**Prompt:**
In the post about a young operations manager, why does the writer chuckle on hearing that the manager's girlfriend thinks they are all set to marry? Answer in one to three sentences.

This young man is scarcely old enough to rent a car in America, and he has finished yet another correspondence course in terms of business, bought his own home (he’s single) is looking to further his formal business education, invests regularly and is the Manager of Operations of a 7-figure division in a gigantic company.

Not bad huh, not bad at all.

To top it all off, this guy isn't ugly at all, I've actually seen this guy in public and be completely ignorant to the female attention he regularly grabs. I don't think he considers himself Brad Pitt, but in all honesty when you consider everything about him he is a mustang surrounded by Kia's.

This is the kind of guy, which makes quite a few of us ‘normal’ people look like lazy bums in comparison. When he tells me about the ideas he has for our division and where he sees us, I simply can’t believe the amount of vision he has for someone so young. We where actually talking about one of the many new plans he has for us now when he happened to talk about his personal life for a smidge. You see, he is in no hurry to get married, there is far too much for him to do at this juncture, but his girlfriend is.  He had said that she believes they are all set, now, house, good job, and savings so marriage and children are looking pretty good right about now.

I chuckled when he said that.

In essence, he and his gf are indeed ready to ‘settle down’ but everything I have just written which proves that they are ready have come from HIM, nothing from her. Now I’ve met his gf, she is far more reasonable than most North American Women, but I still had to explain to my young but very successful manager the real deal.  Despite all the claims otherwise by women and the lamestream media, things really haven’t changed much from the man-provider, woman-provided for role we saw in history. Of course she sees that they are ready for a more serious relationship, they have HIS house, and HIS steady income, what else is there?

Now this is where he truly showed how smart he really is.

He had stated that even though men are still on the hook for their responsibilities as far as families go, they don’t get the same ‘privileges’ any longer so to speak. Let me just say this for the record, he has never been to an MRA blog, and I rarely tell him anything about what I have seen in the manosphere. He came to this ever present, but oft ignored conclusion all by himself.

**Data lines:**
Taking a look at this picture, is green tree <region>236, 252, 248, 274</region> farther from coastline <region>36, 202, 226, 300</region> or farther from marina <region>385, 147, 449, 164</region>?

**Exercise response:**
Everything that shows the couple is ready to settle down, such as the house, the good job and the savings, came from the manager and nothing from his girlfriend. In the writer's view, she sees them as ready because they have his house and his steady income.